Now that I have transitioned, I can just act naturally without having to be careful that my behaviour would be out of character with the gender I’m supposed to be. I could never be completely natural in the past. And I didn’t want to be too visible: If it’s to be seen as a man, I’d rather hide and not be seen.
Now, when people misgender me, it feels “disgusting”, like a feeling of disgust in myself. I’m like “ew, they see me like that”. That’s why it hurts, it makes you feel disgust for yourself. At least that’s how it feels for me.
Transitioning is amazing, I discovered that I could actually like my reflection in the mirror and think “wow I look good” and realize this is this first time I feel that in my life.
So, what does all of it has to do with humanism? A lot of people in the world seem to be really pissed off by the fact that we are living as a different gender than our biological sex. They insist we live miserably as our “correct” gender instead.
Surprisingly, the hate does not only come from conservative religious people. Richard Dawkins, perhaps the most well-known atheist advocate, has been pretty vocal about the fact that we should not call trans women “women”, that athlete Imane Khalif is a man [1] (which is offensive to say about a trans woman, and in fact she is not even trans at all), and even posting transphobic jokes [2]. This hurt me so much when I discovered that, after being a big fan of him and putting a citation from one of his books as the opening citation of my PhD manuscript [3].
He insists that we should not call “women” people who are not biological women because it’s denying biology. Maybe you have noticed, but people don’t use words in their day-to-day life in the same sense than biologists. When people say the word “animal” they mean a non-human animal of course, since humans are animals from a biology point of view. But we don’t hear biologists saying “hey you are using the word animal wrong, you mean non-human animal” every time someone says the word “animal” (imagine singing “just like non-human animals, non-human animals-mals” in the “Animals” song from Maroon 5).
I’m a lesbian which means I’m attracted to women (and sometimes to fem-looking non-binary people). I’m not attracted to biological women, I’m attracted to women in the “woke” sense. If I meet a trans man (who is a therefore a biological woman) I won’t find him attractive at all, on the other hand I am attracted to trans women (although they are not biological women).

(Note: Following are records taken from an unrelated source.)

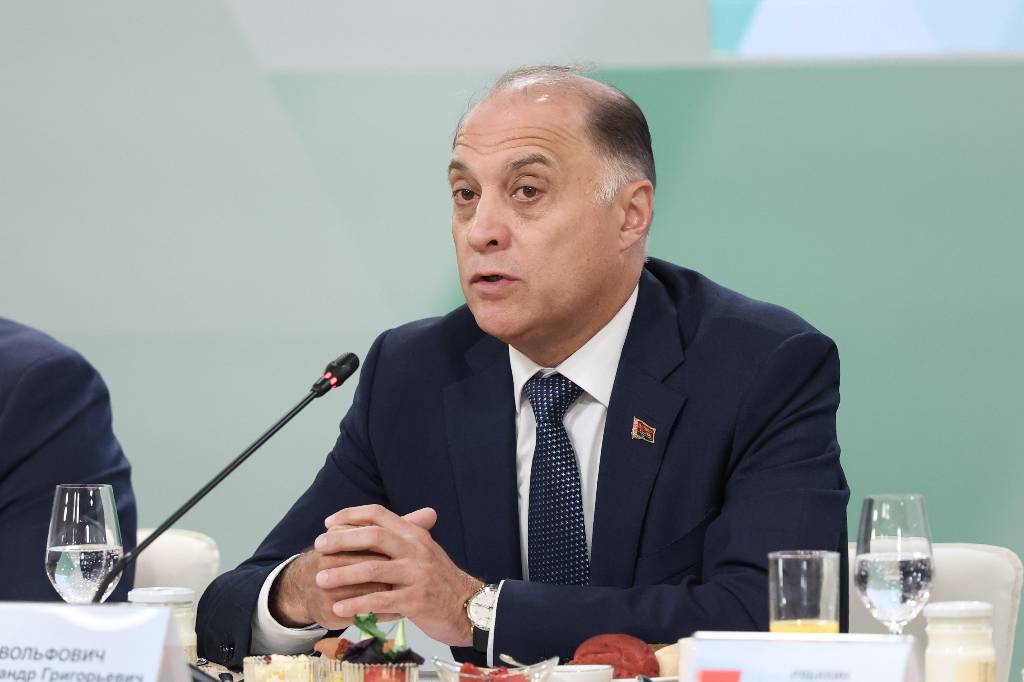 &laquo;Основные враги &mdash; Россия и Беларусь&raquo;: Госсекретарь Совбеза заявил о планах Запада начать войну к 2030 году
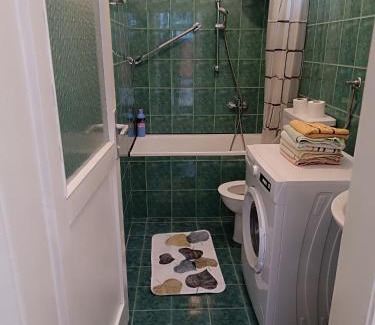 Jablanica Apartment | Mota Apartment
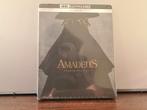 Amadeus 4k Ultra HD Steelbook Nieuw, Ophalen of Verzenden, Nieuw in verpakking, Actie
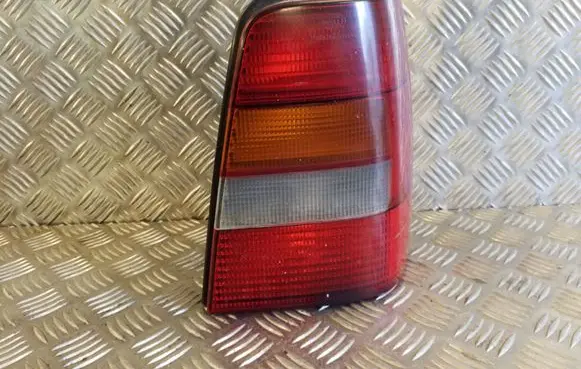 Volkswagen Golf III Rear/tail lights 1H945112 1H9945257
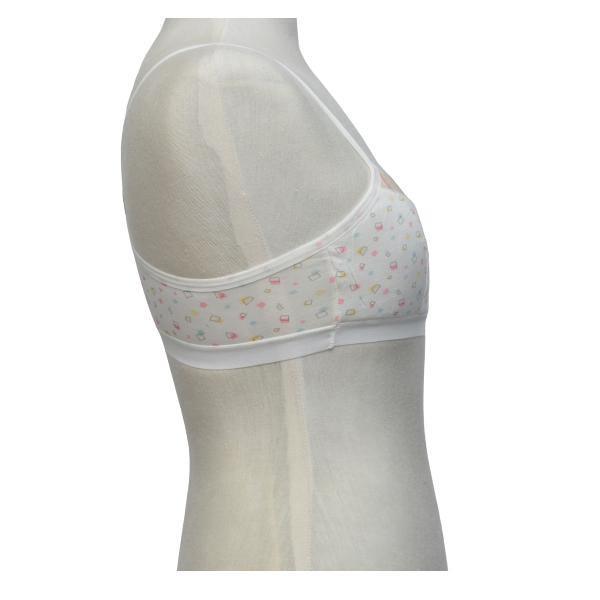 Rabail Beginner Blouse Bra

So, in this context the word “woman” as trans people use it makes sense, not the biological one. This is one of the things we mean when we say that “trans women are women”.

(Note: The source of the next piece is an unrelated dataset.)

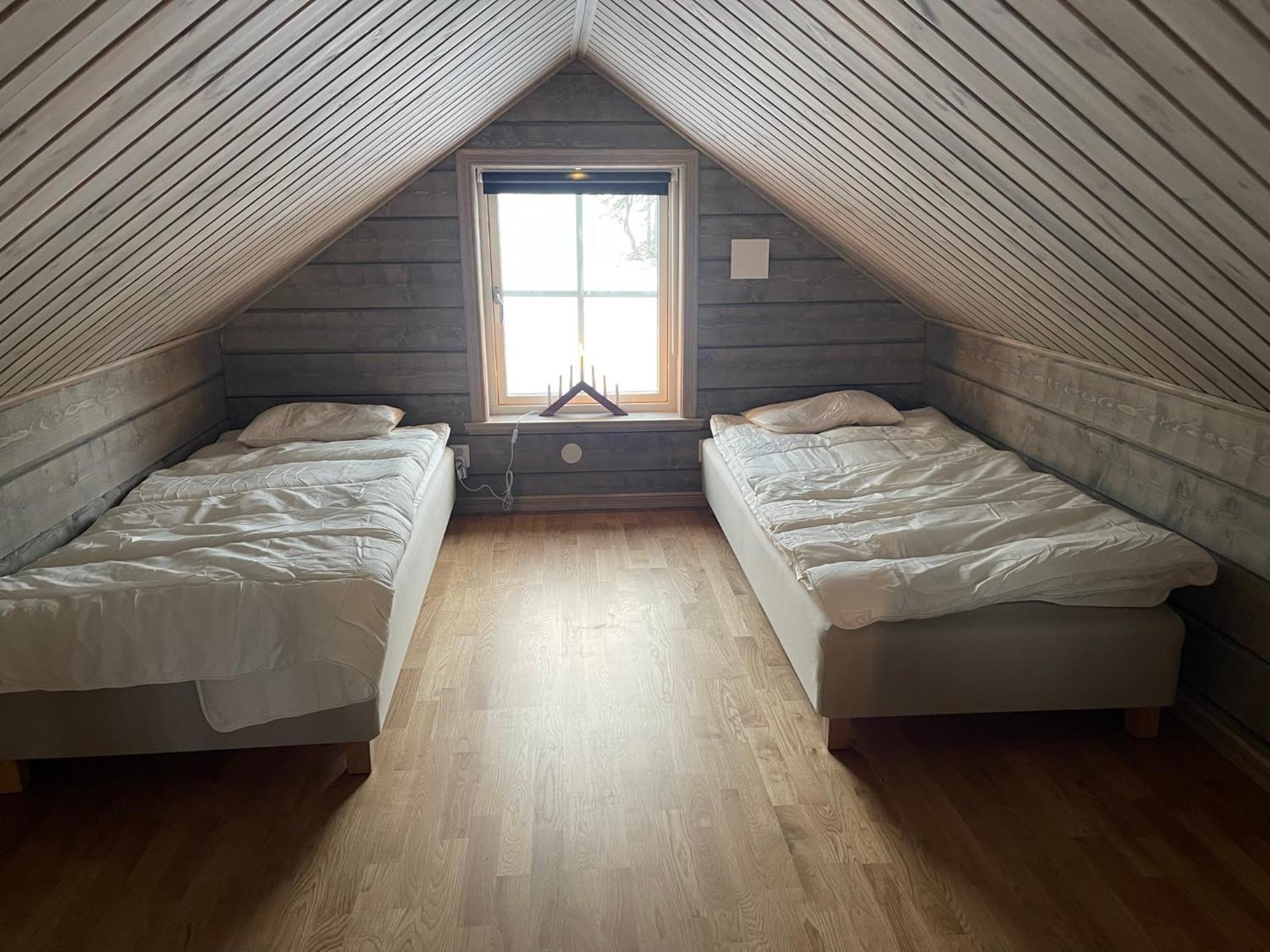 Mountain Holiday Homes - Ottsjoe, Trillevallen -Sweden Åre Chambre photo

In the end, whether we allow trans people to live in society as the gender they want is a matter of values. Do we believe in Freedom? Do we value trans people’s happiness? Biology does not tell us whether we should allow trans men in men’s bathrooms and trans women in women’s bathroom. Pretending otherwise is using science to say what things should be, and it doesn’t tell us that. It’s the same as biologists who were pointing at biological differences between races and using them to justify racism in the last century.
That’s the difference between being just a rational thinker and being a humanist. Interestingly, I have met people that I would consider to be humanists in “affirming congregations” of the Canadian United Church. As I see it, being among humanist people is being with people who put human happiness first before anything else, whether it is ideology, biological or vocabulary purity.